The man who molested me taught me how to swim.

So much for calculation. It is hard to think about how to soften the blow of this statement; don’t want to make anyone else feel uncomfortable with this truth of mine. A knot the size of a mango pit forms in my stomach. This familiar, dull bloat and I meet again. Apparently, the experience of childhood sexual abuse — and other psychological, sexual, or emotional trauma — leaves one more vulnerable to developing IBS. Something about the mind-gut connection; something about stress hormones creating a chronically hyper-aroused nervous system. I had to figure this science out on my own after years of ultrasounds, allergy tests, and blood samples got me to nowhereland — where my fellow undiagnosed-chronic-pain friends and I hung out after leaving the doctor’s office empty-handed. If the statistics are true, that 1 in 5 children are sexually abused or assaulted before the age of 18, then I am not alone in my pain, in the rumbling center of my body. Our memories may fool us, but our bodies remember — and perhaps our gut is churning and burning and yearning for some god damn accountability. Some peace.

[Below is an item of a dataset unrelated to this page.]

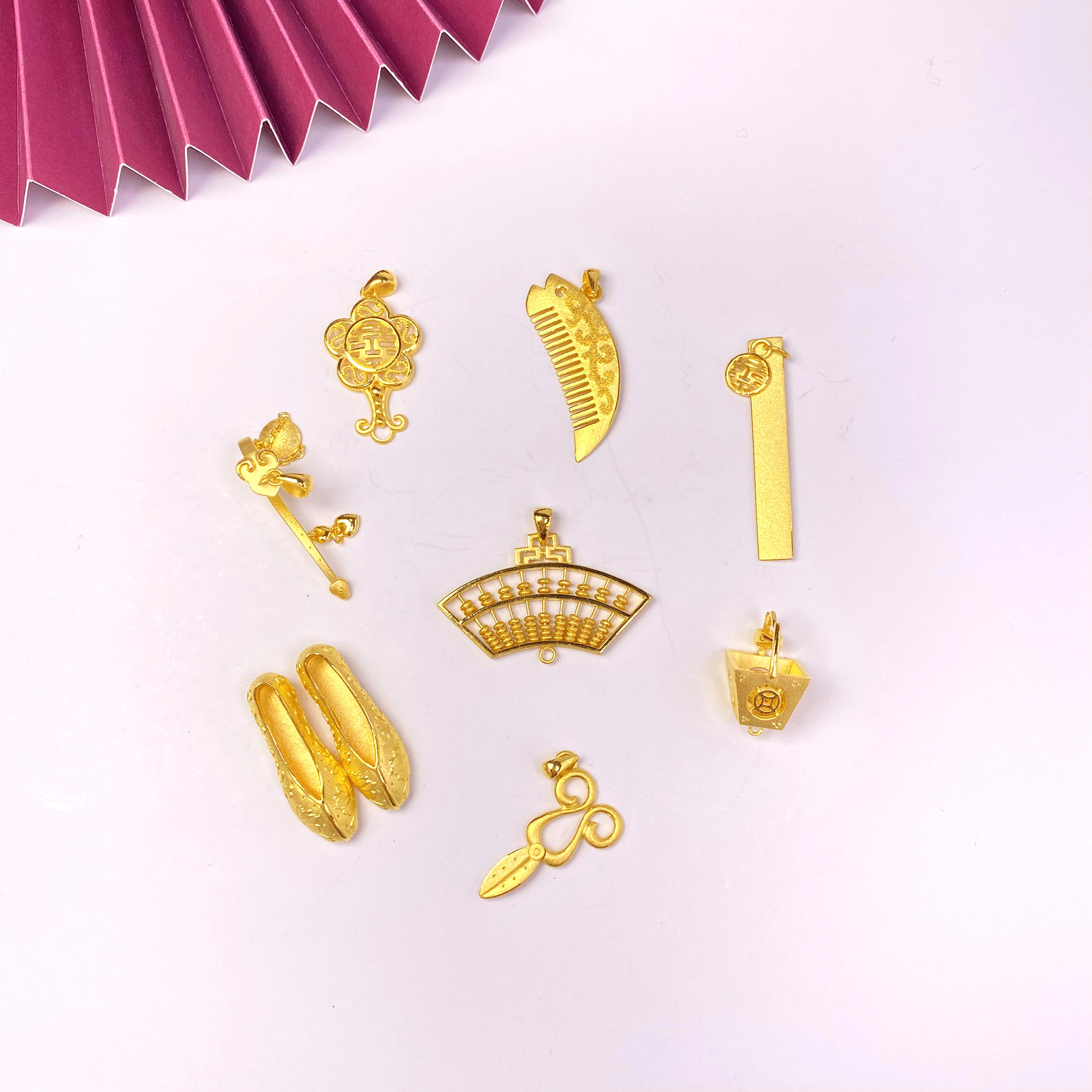 足金精品婚庆九宝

*Teaching me how to swim was his birthday gift to me. He promised by the time I was 6, I would be able to swim without floaties* I remember. I remember. I remember. More than 90% of children who experience childhood sexual abuse know the perpetrator personally (RAINNN.org). Mine lived with me.

Back in the pool, I am still searching for some cushioning words. My partner already knew about my trauma, but neither of us expected to land on it here in this conversation, mid splish-splashing on a quiet summer evening. She seemed to take it in slowly, not letting my habit of rambling, or smiling, or otherwise emotionally disconnecting, drive her to do the same. Seeing her sad for me made me sad for me. I wanted to say “but he’s dead now” because he was; or “it only happened once” because it did (or so I can recall), but I was focused now on the pit in my stomach and growing knot in my chest closing in on my heart. It seemed so loud, her silence. It was forcing me to think about my answer. Giving me space to feel out what I would rather just blow through. And what might one even say to follow up to that? “I’m sorry” would have fallen flat like a poorly constructed paper airplane kerplunking a few inches from where it began to take off. She’s too smart for that. I think she understands that it’s all too overwhelming and that my stillness is somewhere below the blue surface. I take in her understanding as an approval. So I go under again. Can’t tell if I am swimming towards a ladder to get out or sinking deeper into the moment. The weightlessness throws me off.

It would be a safe time to cry; hardly even noticeable. But I do not cry. I look out into the blurred blue-y water. Complexity overcomes me. There is frustration in knowing that I will never be able to turn off the lights and pretend that nobody is home whenever it’s time to confront my trauma. There is confusion in knowing that even when I think I forget, I remember. There is a grieving in knowing I am far from alone in this hurt. There is gratitude for a working body — and its signals allowing me to begin to understand how we had to mold to survive. How I have a survivor’s brain and a survivor’s nervous system and a survivor’s gut.

At some point, I realize I am floating; I am in a kind of meditation in order to keep a horizontal stature. Filling up my lungs and holding onto the air at the top of my breath. My task is to remember I am safe, especially when I am hijacked by the hurt. And the longer I live, the better I seem to get at this.

It’s likely this moment won’t last long. I don’t think we humans are meant to hold such a charge every second. Or are we? Regardless, I know by the time we make dinner, I will be somewhere else again. Back in the mundane. But this place, the one I am in right now, where I am choosing to surrender to the complexity of it all, I can only be here sometimes. It’s intense, this knowing. And I can’t say it’s peace, but I wonder if it’s the closest I’ll ever get.